New York Times columnist Thomas Friedman wrote a provocative book in which he asserts that the business world is flat. Phanish Puranam says skill ladders will keep the marketplace roundly competitive.
Thomas Friedman’s 2005 book, The World is Flat: A Brief History of the Twenty-First Century, has been a best seller for almost three years. Whether you love or hate the “flat world” metaphor, it is hard to ignore Friedman’s core message: competition is no longer local but global, he says. To continue my rough summation of the book, Friedman says that technology has broken down many natural barriers that forced the localization of work and effectively separated competitors across geographies. This leads, he argues, to large chunks of “lower end” work in the services sector migrating to India and China, while hopes for the US and other Western economies lie in being able to continually upgrade to higher value- added activities.

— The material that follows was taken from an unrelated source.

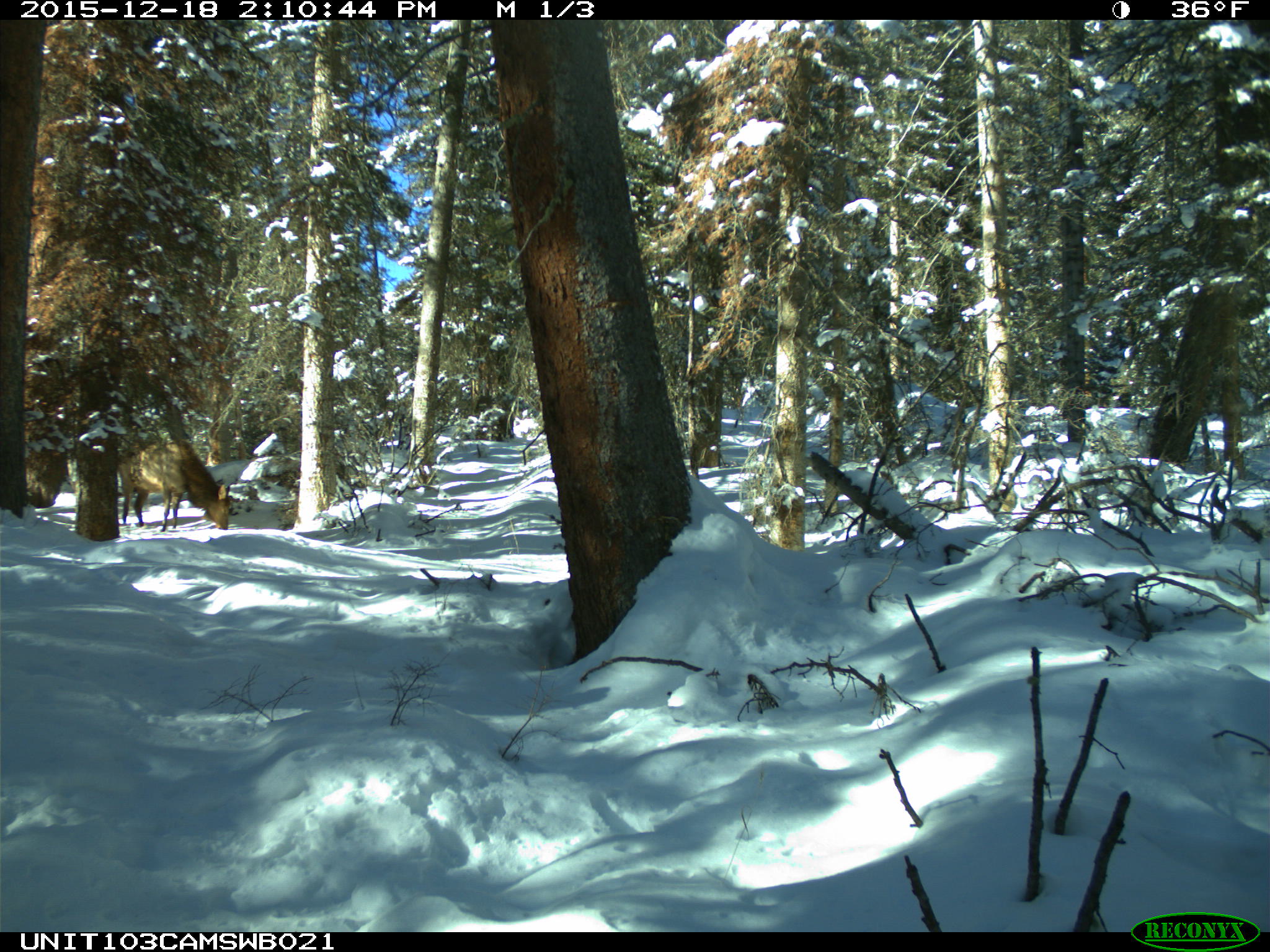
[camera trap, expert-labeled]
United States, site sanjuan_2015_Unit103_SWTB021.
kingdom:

Yet, while Friedman writes in a crisp and cogent style, some of my colleagues in the academic profession have felt compelled to challenge his thinking. At the risk of oversimplifying things, what I’m hearing in the halls of academe is this: natural barriers to the dispersal of economic activity (and therefore to global competition) – in the form of physical and cultural distance – are alive and well.
Where does the truth lie? I could take the easy way out, and say that both Friedman and his critics are right. Of course, the world is not “flat”. As my colleagues point out, physical and cultural distances continue to matter in deciding who trades with whom for most people in most sectors of the economy. Equally, Friedman is a journalist, with his feet anchored in reality (more solidly than many of us in universities); and, of course, he knows the world isn’t flat; he is merely describing a trend. Yet, siding firmly with both sides of the debate does not serve to bring you closer to the truth. So, allow me to extend my analysis in order to reach a key conclusion.
Friedman and his critics among my colleagues are both wrong. Both ignore something that is central to economic life, and that is innovation. Specifically, I speak of organizational innovations that are helping to weaken the tyranny of geography. And I especially want to challenge Friedman’s view that only the West is innovative, leaving companies in the East to merely execute someone else’s brilliance.
To get to the truth as I see it, let me begin with the point about innovations in organizing that seem to be defeating at least some of the barriers to the distribution of work. By now everybody has probably heard the argument that goes “I still have to get my haircut, eat my meals, have my tailoring and laundry done right here where I live.